- **WHAT IS REQUIRED**
Transcribe each of the records below exactly, excluding all pictures.

[START OF DATA]

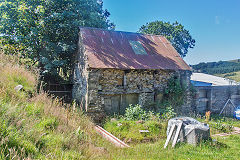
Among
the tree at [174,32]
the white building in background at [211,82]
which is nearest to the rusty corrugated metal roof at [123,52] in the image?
the white building in background at [211,82]

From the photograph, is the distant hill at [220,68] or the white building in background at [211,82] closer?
the white building in background at [211,82]

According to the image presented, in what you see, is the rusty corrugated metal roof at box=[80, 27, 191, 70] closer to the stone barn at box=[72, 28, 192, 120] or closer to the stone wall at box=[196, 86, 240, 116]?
the stone barn at box=[72, 28, 192, 120]

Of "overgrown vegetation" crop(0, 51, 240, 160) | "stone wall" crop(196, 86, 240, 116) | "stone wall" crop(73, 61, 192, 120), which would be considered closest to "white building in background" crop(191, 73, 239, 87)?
"stone wall" crop(196, 86, 240, 116)

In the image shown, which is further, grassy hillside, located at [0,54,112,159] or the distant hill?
the distant hill

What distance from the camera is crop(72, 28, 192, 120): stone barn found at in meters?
9.13

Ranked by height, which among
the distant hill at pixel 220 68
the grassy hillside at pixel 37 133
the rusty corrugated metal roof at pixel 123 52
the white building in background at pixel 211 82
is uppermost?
the distant hill at pixel 220 68

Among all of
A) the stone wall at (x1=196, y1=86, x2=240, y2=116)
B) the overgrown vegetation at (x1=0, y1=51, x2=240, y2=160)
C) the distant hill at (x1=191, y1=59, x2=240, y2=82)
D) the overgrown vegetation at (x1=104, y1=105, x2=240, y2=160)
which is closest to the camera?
the overgrown vegetation at (x1=0, y1=51, x2=240, y2=160)

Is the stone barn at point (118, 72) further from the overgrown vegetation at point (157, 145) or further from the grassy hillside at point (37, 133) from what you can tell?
the grassy hillside at point (37, 133)

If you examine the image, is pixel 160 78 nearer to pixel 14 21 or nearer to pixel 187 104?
pixel 187 104

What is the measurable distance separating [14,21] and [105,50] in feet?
19.8

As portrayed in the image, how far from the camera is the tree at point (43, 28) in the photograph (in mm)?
10219

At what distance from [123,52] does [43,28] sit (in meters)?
5.43

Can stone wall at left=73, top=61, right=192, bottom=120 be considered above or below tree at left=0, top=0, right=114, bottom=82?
below

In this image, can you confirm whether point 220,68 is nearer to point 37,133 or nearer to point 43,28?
point 43,28
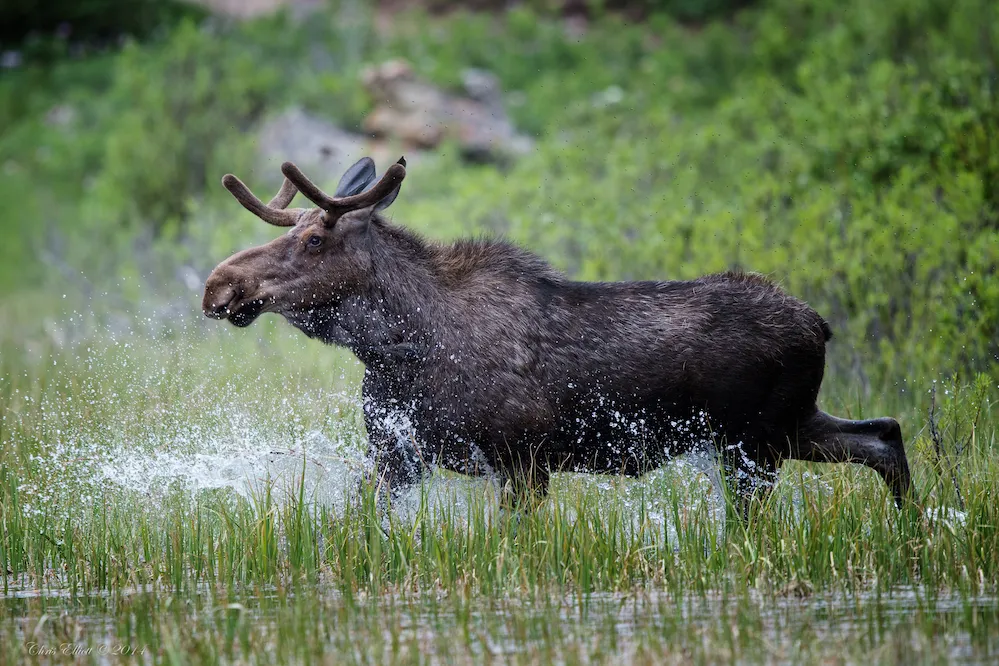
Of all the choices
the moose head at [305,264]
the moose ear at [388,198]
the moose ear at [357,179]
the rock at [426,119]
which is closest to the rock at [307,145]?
the rock at [426,119]

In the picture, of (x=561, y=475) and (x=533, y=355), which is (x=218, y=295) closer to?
(x=533, y=355)

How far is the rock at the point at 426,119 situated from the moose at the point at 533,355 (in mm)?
14240

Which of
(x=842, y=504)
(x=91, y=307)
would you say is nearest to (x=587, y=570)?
(x=842, y=504)

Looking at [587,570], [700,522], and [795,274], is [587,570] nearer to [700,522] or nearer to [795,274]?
[700,522]

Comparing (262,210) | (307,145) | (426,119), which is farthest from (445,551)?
(426,119)

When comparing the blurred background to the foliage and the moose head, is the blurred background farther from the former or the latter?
the moose head

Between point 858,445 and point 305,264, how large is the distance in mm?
3280

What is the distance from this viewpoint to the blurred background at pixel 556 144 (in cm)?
1122

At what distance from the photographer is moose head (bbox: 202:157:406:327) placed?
268 inches

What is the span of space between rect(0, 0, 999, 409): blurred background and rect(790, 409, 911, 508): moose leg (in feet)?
5.08

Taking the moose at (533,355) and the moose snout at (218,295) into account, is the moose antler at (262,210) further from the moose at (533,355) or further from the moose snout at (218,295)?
the moose snout at (218,295)

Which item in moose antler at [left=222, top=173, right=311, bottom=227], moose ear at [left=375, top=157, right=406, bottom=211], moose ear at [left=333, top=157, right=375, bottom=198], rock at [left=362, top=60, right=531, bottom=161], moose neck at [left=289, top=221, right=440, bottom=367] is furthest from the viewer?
rock at [left=362, top=60, right=531, bottom=161]

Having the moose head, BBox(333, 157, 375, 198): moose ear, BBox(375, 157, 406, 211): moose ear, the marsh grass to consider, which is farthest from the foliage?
the moose head

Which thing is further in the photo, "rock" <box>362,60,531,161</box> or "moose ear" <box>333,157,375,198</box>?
"rock" <box>362,60,531,161</box>
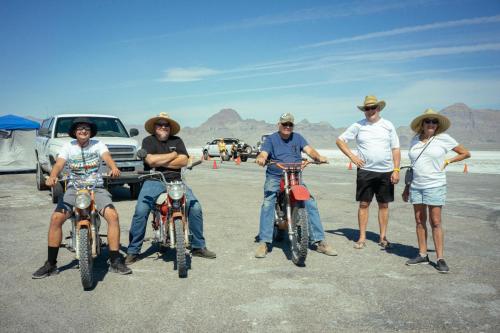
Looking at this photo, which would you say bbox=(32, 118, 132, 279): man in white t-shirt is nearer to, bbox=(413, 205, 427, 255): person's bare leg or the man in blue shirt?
the man in blue shirt

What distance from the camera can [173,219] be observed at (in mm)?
5324

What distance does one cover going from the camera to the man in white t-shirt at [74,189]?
17.3ft

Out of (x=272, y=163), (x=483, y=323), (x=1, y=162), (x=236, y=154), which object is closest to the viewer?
(x=483, y=323)

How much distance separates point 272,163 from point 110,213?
239 centimetres

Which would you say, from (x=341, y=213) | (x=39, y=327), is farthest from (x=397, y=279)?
(x=341, y=213)

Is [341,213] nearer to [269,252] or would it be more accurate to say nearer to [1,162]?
[269,252]

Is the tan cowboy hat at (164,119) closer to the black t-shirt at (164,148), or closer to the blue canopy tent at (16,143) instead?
the black t-shirt at (164,148)

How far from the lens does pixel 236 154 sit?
114ft

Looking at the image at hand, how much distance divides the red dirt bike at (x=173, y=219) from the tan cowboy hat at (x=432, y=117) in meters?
3.29

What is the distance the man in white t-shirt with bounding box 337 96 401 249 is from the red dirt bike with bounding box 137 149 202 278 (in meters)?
2.65

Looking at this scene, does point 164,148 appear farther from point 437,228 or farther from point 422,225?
point 437,228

[END OF DATA]

- **OUTPUT FOR THIS TASK**
Among
the tree at [174,32]
the white building in background at [211,82]
which is nearest to the rusty corrugated metal roof at [123,52] in the image?
the white building in background at [211,82]

From the photograph, is the distant hill at [220,68] or the white building in background at [211,82] closer?
the white building in background at [211,82]

According to the image presented, in what you see, is the rusty corrugated metal roof at box=[80, 27, 191, 70] closer to the stone barn at box=[72, 28, 192, 120] or closer to the stone wall at box=[196, 86, 240, 116]?
the stone barn at box=[72, 28, 192, 120]

Of "overgrown vegetation" crop(0, 51, 240, 160) | "stone wall" crop(196, 86, 240, 116) | "stone wall" crop(73, 61, 192, 120), which would be considered closest to "white building in background" crop(191, 73, 239, 87)?
"stone wall" crop(196, 86, 240, 116)

In the image shown, which is further, grassy hillside, located at [0,54,112,159] or the distant hill?
the distant hill

What distance from the camera is crop(72, 28, 192, 120): stone barn found at in meters?
9.13

Ranked by height, which among
the distant hill at pixel 220 68
the grassy hillside at pixel 37 133
the rusty corrugated metal roof at pixel 123 52
the white building in background at pixel 211 82
is uppermost?
the distant hill at pixel 220 68

Among all of
A) the stone wall at (x1=196, y1=86, x2=240, y2=116)
B) the overgrown vegetation at (x1=0, y1=51, x2=240, y2=160)
C) the distant hill at (x1=191, y1=59, x2=240, y2=82)
D) the overgrown vegetation at (x1=104, y1=105, x2=240, y2=160)
which is closest to the camera?
the overgrown vegetation at (x1=0, y1=51, x2=240, y2=160)

Is the stone barn at point (118, 72) further from the overgrown vegetation at point (157, 145) or further from the grassy hillside at point (37, 133) from what you can tell?
the grassy hillside at point (37, 133)

If you examine the image, is pixel 160 78 nearer to pixel 14 21 or nearer to pixel 187 104?
pixel 187 104

What is the measurable distance separating [14,21] and [105,50] in feet?
19.8

As portrayed in the image, how far from the camera is the tree at point (43, 28) in the photograph (in mm)?
10219

At what distance from [123,52] does [43,28] sit (in meters)?
5.43

Can stone wall at left=73, top=61, right=192, bottom=120 be considered above or below tree at left=0, top=0, right=114, bottom=82?
below

In this image, can you confirm whether point 220,68 is nearer to point 37,133 or nearer to point 43,28?
point 43,28
Of all the choices
the moose head at [305,264]
the moose ear at [388,198]
the moose ear at [357,179]
the rock at [426,119]
which is closest to the rock at [307,145]?
the rock at [426,119]

In the picture, of (x=561, y=475) and (x=533, y=355), which is (x=218, y=295) closer to?
(x=533, y=355)

How far is the rock at the point at 426,119 situated from the moose at the point at 533,355 (in mm)?
14240

Which of
(x=842, y=504)
(x=91, y=307)
would you say is nearest to (x=587, y=570)?
(x=842, y=504)

Looking at [587,570], [700,522], and [795,274], is [587,570] nearer to [700,522] or nearer to [795,274]?
[700,522]

Comparing (262,210) | (307,145) | (426,119), which is farthest from (445,551)?
(426,119)

When comparing the blurred background to the foliage and the moose head, is the blurred background farther from the former or the latter?
the moose head

Between point 858,445 and point 305,264, how large is the distance in mm?
3280

What is the distance from this viewpoint to the blurred background at pixel 556 144 (in cm)?
1122

At what distance from the photographer is moose head (bbox: 202:157:406:327) placed?
268 inches

What is the span of space between rect(0, 0, 999, 409): blurred background and rect(790, 409, 911, 508): moose leg (in feet)?
5.08

Taking the moose at (533,355) and the moose snout at (218,295) into account, is the moose antler at (262,210) further from the moose at (533,355) or further from the moose snout at (218,295)?
the moose snout at (218,295)

Which item in moose antler at [left=222, top=173, right=311, bottom=227], moose ear at [left=375, top=157, right=406, bottom=211], moose ear at [left=333, top=157, right=375, bottom=198], rock at [left=362, top=60, right=531, bottom=161], moose neck at [left=289, top=221, right=440, bottom=367] is furthest from the viewer?
rock at [left=362, top=60, right=531, bottom=161]

Having the moose head, BBox(333, 157, 375, 198): moose ear, BBox(375, 157, 406, 211): moose ear, the marsh grass to consider, which is farthest from the foliage?
the moose head

Which thing is further in the photo, "rock" <box>362,60,531,161</box> or "moose ear" <box>333,157,375,198</box>?
"rock" <box>362,60,531,161</box>
Looking at this photo, which would you say bbox=(32, 118, 132, 279): man in white t-shirt is nearer to, bbox=(413, 205, 427, 255): person's bare leg or the man in blue shirt?
the man in blue shirt

What distance from the camera can [173,219] be observed at (in mm)?
5324

What distance does one cover going from the camera to the man in white t-shirt at [74,189]?
17.3ft

Out of (x=272, y=163), (x=483, y=323), (x=1, y=162), (x=236, y=154), which object is closest to the viewer?
(x=483, y=323)

How much distance separates point 272,163 from point 110,213?
239 centimetres

Which would you say, from (x=341, y=213) | (x=39, y=327), is farthest from (x=397, y=279)?
(x=341, y=213)

Is [341,213] nearer to [269,252] or would it be more accurate to say nearer to [1,162]?
[269,252]

Is the tan cowboy hat at (164,119) closer to the black t-shirt at (164,148), or closer to the blue canopy tent at (16,143) instead?
the black t-shirt at (164,148)

How far from the lens does pixel 236 154 sit?
114ft

Looking at the image at hand, how much distance divides the red dirt bike at (x=173, y=219) from the tan cowboy hat at (x=432, y=117) in meters?
3.29

What is the distance the man in white t-shirt with bounding box 337 96 401 249 is from the red dirt bike with bounding box 137 149 202 278 (in meters)?
2.65

Looking at this scene, does point 164,148 appear farther from point 437,228 or farther from point 422,225?
point 437,228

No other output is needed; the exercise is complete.